Bir de pilav örneği yapalım. Orta halli bir lokanta günde en az bir tencere pilav satar. 70 cm bir tencereden ortalama 240 porsiyon pilav çıkıyor. Bir tabak pilav en az 60 TL’ye satılıyor. Günde 14.400 TL pilav cirosu. Maliyet ne kadar dersiniz? 15 kg pirinç, 1.5 kg yağ, 3 litre sıvı yağ, 3 kg. şehriye için toplam 950 TL. Yani sadece pilavdan 13 bin 500 TL kar. Kar oranı yüzde 1.400! Şayet bu fahiş fiyatlama değilse nedir? Dönere bakalım.

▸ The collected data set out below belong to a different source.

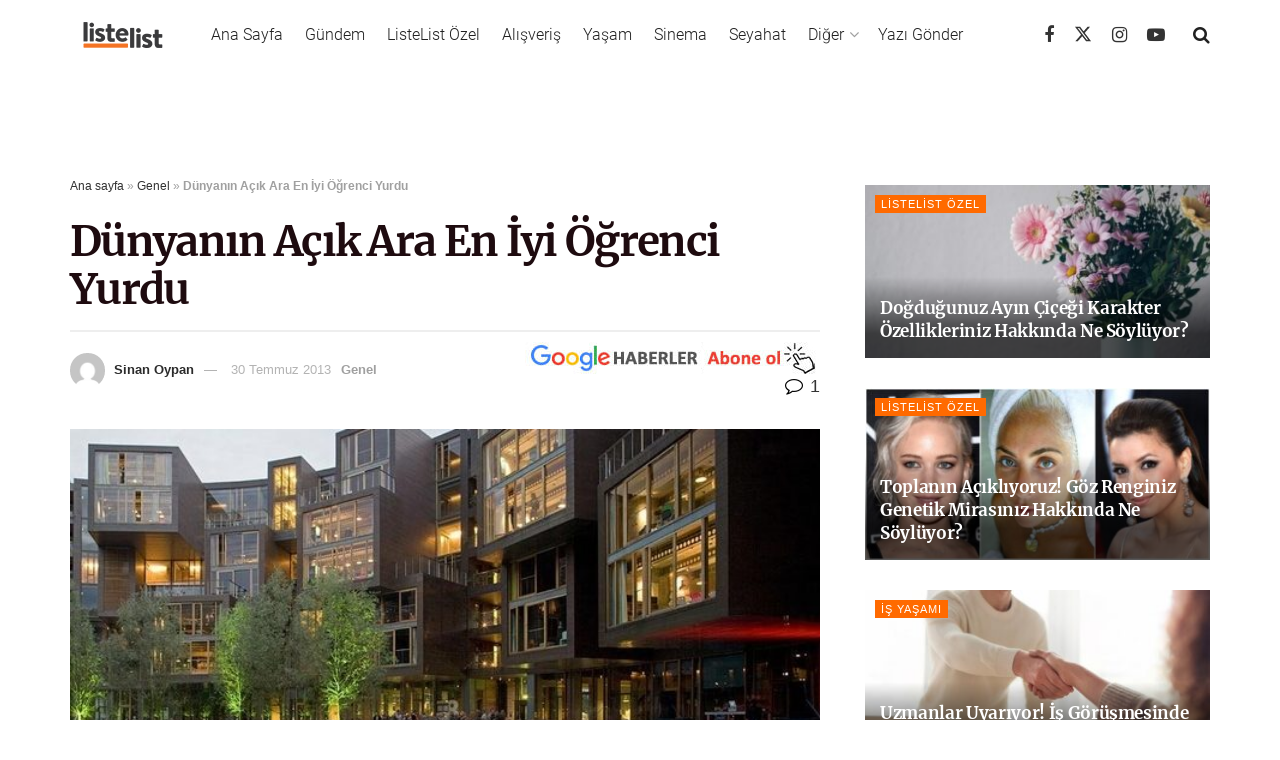

--- FILE ---
content_type: text/html; charset=utf-8
request_url: https://www.google.com/recaptcha/api2/aframe
body_size: 183
content:
<!DOCTYPE HTML><html><head><meta http-equiv="content-type" content="text/html; charset=UTF-8"></head><body><script nonce="IcBtJkzrlNlRhvHoqlUGmA">/** Anti-fraud and anti-abuse applications only. See google.com/recaptcha */ try{var clients={'sodar':'https://pagead2.googlesyndication.com/pagead/sodar?'};window.addEventListener("message",function(a){try{if(a.source===window.parent){var b=JSON.parse(a.data);var c=clients[b['id']];if(c){var d=document.createElement('img');d.src=c+b['params']+'&rc='+(localStorage.getItem("rc::a")?sessionStorage.getItem("rc::b"):"");window.document.body.appendChild(d);sessionStorage.setItem("rc::e",parseInt(sessionStorage.getItem("rc::e")||0)+1);localStorage.setItem("rc::h",'1768848134630');}}}catch(b){}});window.parent.postMessage("_grecaptcha_ready", "*");}catch(b){}</script></body></html>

Dönerlik etin kilosu 300 TL. Porsiyonda 100 gr var, maliyet 30 TL. Satış fiyatı 400 TL’den başlıyor. Karışım sucuklu tost, maliyet 5 TL satış fiyatı 80 TL. Bir tas çorba, maliyeti 1,5 TL, satış fiyatı 50 TL. Taze fasulye yemeği, maliyet 8 TL, satış fiyatı 180 TL. Bir şişe maden suyu maliyeti 4 TL, satış fiyatı 30 TL…. Ve bunlar vatandaş lokantasındaki fiyatlar. Kalburüstü yerlerde bu fiyatları on ile çarpın.
Türkiye, satıcı enflasyonu denilen şeyi yaşıyor. İddialı söylüyorum, lokanta ve kahvelerdeki fahiş fiyat sorunu, enflasyonunun en önemli sebeplerinden biri. Bunun için siyasi görüş farklılıklarını bir yana bırakıp bu hafta sonu, lokanta-kahve-uygulama-eve sipariş boykotuna katılmak gerekiyor.